Demonstration of potential link between Helicobacter pylori related promoter CpG island methylation and telomere shortening in human gastric mucosa

INTRODUCTION

Telomeres consist of repetitive nucleotide sequences and an associated terminal protein complex that help avoid loss of chromosomal integrity [1]. Telomere shortening in genomic DNA seems to reflect lifetime accumulative oxidative stress through environmental exposures [2–6]. Shortened telomere lengths were also observed in human epithelial cancers due to the formation of complex nonreciprocal translocations and increased chromosome instability [7–10]. Telomere length abnormalities also occur early in epithelial carcinogenesis, suggesting that telomere length may serve as a useful biomarker in human cancers.
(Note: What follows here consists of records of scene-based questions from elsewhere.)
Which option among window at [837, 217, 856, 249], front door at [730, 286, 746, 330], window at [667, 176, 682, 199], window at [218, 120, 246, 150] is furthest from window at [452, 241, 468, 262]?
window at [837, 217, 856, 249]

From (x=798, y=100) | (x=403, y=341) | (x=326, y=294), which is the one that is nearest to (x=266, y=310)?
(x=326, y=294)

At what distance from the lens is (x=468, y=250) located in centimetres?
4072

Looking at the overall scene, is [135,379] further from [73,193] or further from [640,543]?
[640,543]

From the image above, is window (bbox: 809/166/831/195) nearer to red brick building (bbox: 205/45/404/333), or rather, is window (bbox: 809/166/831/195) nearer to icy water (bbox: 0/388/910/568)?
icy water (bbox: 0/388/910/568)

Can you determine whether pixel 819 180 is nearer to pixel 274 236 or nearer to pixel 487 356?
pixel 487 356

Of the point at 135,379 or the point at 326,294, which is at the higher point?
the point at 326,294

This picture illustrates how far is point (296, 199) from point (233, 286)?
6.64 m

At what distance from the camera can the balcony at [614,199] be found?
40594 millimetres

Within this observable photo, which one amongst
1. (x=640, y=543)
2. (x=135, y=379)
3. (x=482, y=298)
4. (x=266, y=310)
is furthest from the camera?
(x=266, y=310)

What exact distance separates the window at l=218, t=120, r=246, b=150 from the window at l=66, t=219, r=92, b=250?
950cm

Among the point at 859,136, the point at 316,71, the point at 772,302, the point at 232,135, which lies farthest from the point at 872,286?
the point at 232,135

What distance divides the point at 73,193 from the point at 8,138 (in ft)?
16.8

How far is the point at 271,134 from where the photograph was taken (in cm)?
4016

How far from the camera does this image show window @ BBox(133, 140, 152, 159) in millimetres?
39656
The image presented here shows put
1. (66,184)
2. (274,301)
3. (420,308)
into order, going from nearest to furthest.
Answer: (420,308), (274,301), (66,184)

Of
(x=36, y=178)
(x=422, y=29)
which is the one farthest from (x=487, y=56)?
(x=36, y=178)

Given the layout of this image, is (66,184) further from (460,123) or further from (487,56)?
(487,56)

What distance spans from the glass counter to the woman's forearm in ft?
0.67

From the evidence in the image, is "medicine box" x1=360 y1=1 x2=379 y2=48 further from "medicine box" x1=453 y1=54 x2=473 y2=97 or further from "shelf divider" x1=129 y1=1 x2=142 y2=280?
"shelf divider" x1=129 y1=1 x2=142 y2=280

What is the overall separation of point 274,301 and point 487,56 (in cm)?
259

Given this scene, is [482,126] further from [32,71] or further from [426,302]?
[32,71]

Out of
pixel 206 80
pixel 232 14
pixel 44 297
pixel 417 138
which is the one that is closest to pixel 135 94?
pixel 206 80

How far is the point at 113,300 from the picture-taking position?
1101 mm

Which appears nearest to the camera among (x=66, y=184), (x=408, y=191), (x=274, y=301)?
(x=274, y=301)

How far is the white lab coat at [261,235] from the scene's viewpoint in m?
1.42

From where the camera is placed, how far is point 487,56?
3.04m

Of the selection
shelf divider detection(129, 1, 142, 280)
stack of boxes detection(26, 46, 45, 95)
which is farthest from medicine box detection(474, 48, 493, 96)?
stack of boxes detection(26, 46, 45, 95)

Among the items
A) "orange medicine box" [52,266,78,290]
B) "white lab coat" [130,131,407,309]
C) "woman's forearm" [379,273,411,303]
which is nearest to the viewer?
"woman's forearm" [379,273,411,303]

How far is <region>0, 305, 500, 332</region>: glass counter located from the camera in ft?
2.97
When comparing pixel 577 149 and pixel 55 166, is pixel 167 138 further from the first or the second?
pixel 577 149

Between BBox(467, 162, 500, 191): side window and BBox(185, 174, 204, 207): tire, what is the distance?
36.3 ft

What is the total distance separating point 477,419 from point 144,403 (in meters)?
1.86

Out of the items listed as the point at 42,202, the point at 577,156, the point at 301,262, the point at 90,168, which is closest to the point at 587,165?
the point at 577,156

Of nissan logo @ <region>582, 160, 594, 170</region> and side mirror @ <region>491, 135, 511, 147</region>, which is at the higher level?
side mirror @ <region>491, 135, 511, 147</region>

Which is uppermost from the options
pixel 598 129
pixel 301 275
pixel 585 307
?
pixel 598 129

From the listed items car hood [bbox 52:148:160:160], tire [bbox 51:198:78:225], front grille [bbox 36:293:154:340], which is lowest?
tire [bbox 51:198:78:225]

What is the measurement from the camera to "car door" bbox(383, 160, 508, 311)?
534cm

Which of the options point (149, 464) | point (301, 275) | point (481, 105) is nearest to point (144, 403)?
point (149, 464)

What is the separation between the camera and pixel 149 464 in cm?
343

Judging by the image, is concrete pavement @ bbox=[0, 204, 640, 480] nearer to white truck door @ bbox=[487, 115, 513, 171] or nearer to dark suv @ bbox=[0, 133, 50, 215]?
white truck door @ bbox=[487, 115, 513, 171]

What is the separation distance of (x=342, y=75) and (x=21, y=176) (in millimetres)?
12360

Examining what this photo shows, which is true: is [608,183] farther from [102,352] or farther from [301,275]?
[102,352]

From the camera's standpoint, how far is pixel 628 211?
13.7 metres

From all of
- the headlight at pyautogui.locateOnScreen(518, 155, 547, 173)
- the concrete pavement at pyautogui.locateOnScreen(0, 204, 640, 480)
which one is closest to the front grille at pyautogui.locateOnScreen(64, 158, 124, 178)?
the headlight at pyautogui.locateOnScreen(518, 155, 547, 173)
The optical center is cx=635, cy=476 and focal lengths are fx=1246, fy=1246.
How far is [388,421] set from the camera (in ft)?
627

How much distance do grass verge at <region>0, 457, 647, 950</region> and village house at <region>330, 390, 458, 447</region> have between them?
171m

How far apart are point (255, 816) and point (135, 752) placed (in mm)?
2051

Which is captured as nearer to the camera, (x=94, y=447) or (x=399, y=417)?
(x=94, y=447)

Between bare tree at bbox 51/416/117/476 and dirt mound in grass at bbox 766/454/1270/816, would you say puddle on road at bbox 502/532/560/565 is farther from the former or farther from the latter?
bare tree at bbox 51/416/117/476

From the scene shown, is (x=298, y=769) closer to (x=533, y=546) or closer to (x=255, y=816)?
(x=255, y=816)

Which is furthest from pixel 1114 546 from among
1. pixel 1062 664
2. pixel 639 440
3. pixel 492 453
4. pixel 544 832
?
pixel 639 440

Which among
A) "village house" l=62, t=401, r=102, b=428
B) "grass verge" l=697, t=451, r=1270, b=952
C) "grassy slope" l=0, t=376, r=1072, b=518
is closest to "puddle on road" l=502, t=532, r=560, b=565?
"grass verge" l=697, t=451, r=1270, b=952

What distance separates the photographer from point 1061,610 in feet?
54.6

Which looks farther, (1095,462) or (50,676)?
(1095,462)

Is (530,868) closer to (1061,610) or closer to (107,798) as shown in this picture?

Helicobacter pylori (H. pylori) infected gastric mucosa is characterized as chronic inflammation [11, 12], which is closely linked with telomere length shortening [13, 14]. These facts suggest that shortened telomere constitutes the earliest steps toward neoplastic transformation relevant to gastric cancer predisposition. In addition to this genotoxic changes, epigenetic alterations may also play a role in this process. For example, regional promoter CpG island (PCGI) hypermethylation and global DNA hypo methylation are frequently occurred in H. pylori infected gastric mucosa in relation to severity of inflammation and/or atrophy [15, 16]. Our preliminary result showed that telomere shortening correlated with DNA methylation at CDH1 gene promoter [17]. Induction of methylation in the gastric mucosa by H. pylori involves complex biological processes that are still not completely understood. The aim of this study was to investigate a potential link between H. pylori related PCGI hypermethylation and telomere length shortening in the human gastric mucosa.

RESULTS

Identification of hyper methylated PCGIs in H. pylori positive gastric mucosa and their relationship with severity of H. pylori related gastritis

Age and sex distributions, H. pylori infection status, prevalence of peptic ulcer disease and status of histological gastritis are shown in Table 1. To explore hyper methylated PCGIs in H. pylori positive gastric mucosa, we initially performed unsupervised hierarchical clustering analysis of 49 PCGIs and LINE1 among six H. pylori negative and six positive cases (Figure 1). This analysis showed that all H. pylori positive gastric mucosa was clearly clustered as hyper methylated samples compared with the H. pylori negative mucosa. Based on this result, we selected five candidate PCGIs (IGF2, SLC16A12, SOX11, P2RX7 and MYOD1) and LINE1 repetitive element for further analysis. As expected, hypermethylation of all five PCGIs were tightly linked to H. pylori infection status (all P<0.0001, Figure 2). In line with previous result showing correlation between DNA methylation and H. pylori related gastritis [16], development of pathological state from normal to mild, active, and atrophic gastritis was correlated with hypermethylation of all these PCGIs (all P<0.001, Figure S1). We also showed that lower PG I/II ratio that indicates the severity of gastric mucosal atrophy was significantly associated with hypermethylation of all these PCGIs (all P<0.05, Figure S2).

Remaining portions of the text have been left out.